Источником ильфо-петровского перечня царей и присяжных поверенных, по-видимому, была, согласно наблюдению Щеглова [Щеглов 2009: 527], недавняя на тот момент повесть Бориса Пильняка «Красное дерево» (1929), вышедшая в берлинском издательстве «Петрополис» (печатавшем советских писателей), немедленно заклейменная отечественной прессой как антисоветская, но в переделанном виде вошедшая в роман «Волга впадает в Каспийское море» (1930). Вот соответствующий фрагмент у Пильняка, венчающий пассаж об исторической памяти и преемственности (глава 2):

Дом стоял в неприкосновенности от Екатерининских времен, за полтора столетия своего существования потемнел, как его красное дерево, позеленев стеклами. Яков Карпович помнил крепостное право. Старик все помнил – от барина своей крепостной деревни, от наборов в Севастополь; за последние пятьдесят лет он помнил все имена отчества и фамилии всех русских министров и наркомов, всех послов при императорском русском дворе и советском ЦИКе, всех министров иностранных дел великих держав, всех премьеров, королей, императоров и пап. Старик потерял счет годам и говорил:

– Я пережил Николая Павловича, Александра Николаевича, Александра Александровича, Николая Александровича, Владимира Ильича, – переживу и Алексея Ивановича [Рыкова]!

У старика была очень паршивая улыбочка, раболепная и ехидная одновременно, белесые глаза его слезились, когда он улыбался.

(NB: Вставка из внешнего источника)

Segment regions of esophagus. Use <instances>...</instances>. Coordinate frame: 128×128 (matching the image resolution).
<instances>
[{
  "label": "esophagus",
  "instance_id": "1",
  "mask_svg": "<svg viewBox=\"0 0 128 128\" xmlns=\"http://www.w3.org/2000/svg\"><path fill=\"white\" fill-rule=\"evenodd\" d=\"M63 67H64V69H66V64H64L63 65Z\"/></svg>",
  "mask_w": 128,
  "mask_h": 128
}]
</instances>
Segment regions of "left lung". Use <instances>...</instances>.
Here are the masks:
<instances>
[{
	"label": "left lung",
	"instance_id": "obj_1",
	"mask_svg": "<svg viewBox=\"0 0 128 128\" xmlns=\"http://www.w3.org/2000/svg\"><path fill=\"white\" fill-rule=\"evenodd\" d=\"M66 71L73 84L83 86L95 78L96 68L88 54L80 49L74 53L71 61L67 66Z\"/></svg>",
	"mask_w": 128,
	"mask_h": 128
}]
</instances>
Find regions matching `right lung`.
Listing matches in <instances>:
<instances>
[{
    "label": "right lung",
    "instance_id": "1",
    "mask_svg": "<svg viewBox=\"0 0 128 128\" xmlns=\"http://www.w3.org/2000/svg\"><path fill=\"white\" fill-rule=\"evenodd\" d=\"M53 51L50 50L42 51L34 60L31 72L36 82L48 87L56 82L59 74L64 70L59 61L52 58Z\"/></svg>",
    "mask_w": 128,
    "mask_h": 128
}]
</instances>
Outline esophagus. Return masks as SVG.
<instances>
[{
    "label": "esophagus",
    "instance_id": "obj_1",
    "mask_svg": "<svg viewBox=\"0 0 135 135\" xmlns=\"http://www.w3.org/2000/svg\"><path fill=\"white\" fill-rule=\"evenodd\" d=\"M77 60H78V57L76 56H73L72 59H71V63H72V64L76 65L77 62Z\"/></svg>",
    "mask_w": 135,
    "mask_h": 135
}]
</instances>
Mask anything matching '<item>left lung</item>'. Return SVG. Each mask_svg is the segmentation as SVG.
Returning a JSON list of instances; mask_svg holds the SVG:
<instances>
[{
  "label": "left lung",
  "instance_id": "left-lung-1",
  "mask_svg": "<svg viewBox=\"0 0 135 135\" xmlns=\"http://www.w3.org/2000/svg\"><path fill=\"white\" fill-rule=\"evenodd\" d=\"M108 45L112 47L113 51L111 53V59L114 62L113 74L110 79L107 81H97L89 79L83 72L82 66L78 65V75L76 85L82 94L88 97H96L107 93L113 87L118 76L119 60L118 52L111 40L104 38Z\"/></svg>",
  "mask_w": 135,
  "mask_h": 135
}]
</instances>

[Пильняк 1929: 20–21][654]

В повести Пильняка главным носителем темы традиций, уходящих в далекое досоветское прошлое, служит заглавный образ красного дерева и династий краснодеревщиков и реставраторов, сплетенных с историей царствующей династии. Этот кластер мотивов проходит в тексте еще дважды (см. главы 1, 5):

Десятками лет иной мастер делал один какой-нибудь самосон или туалет, или бюрцо, или книжный шкаф, – работал, пил и умирал, оставив свое искусство племяннику, ибо детей мастеру не полагалось, и племянник или копировал искусство дяди, или продолжал его. Мастер умирал, а вещи жили столетьем в помещичьих усадьбах и особняках, около них любили и на самосонах умирали, в потайные ящики секретеров прятали тайные переписки, невесты рассматривали в туалетных зеркальцах свою молодость, старухи – старость. Елизавета – Екатерина – рококо, барокко, бронза, завитушки, палисандровое, розовое, черное, карельское дерево, персидский орех. Павел – строг, Павел – мальтиец; у Павла солдатские линии, строгий покой, красное дерево темно заполировано, зеленая кожа, черные львы и грифы. Александр – ампир, классика, Эллада. Николай – вновь Павел, задавленный величием своего брата Александра. Так эпохи легли на красное дерево. В 1861-м году пало крепостное право. Крепостных мастеров заменили мебельные фабрики – Левинсон, Тонэт, венская мебель. Но племянники мастеров – через водку остались жить. Эти мастера теперь ничего не строят, они реставрируют старину, но они оставили все навыки и традиции своих дядей. Они одиночки, и они молчаливы. Они горды своим делом, как философы, и они любят его, как поэты. Они по-прежнему живут в подвалах. Такого мастера не пошлешь на мебельную фабрику, его не заставишь отремонтировать вещь, сделанную после Николая первого. Он – антиквар, он – реставратор. Он найдет на чердаке московского дома или в сарае не сожженной усадьбы, – стол, трельяж, диван – екатерининские, павловские, александровские – и он будет месяцами копаться над ними у себя в подвале, курить, думать, примеривать глазом, – чтобы восстановить живую жизнь мертвых вещей. Он будет любить эту вещь. Чего доброго, он найдет в секретном ящике бюрца пожелтевшую связку писем. Он – реставратор, он глядит назад, во время вещей. Он обязательно чудак, – и он по-чудачески продаст реставрированную вещь такому же чудаку-собирателю, с которым – при сделке он выпьет коньяку, перелитого из бутылки в екатерининский штоф и из рюмки – бывшего императорского алмазного сервиза.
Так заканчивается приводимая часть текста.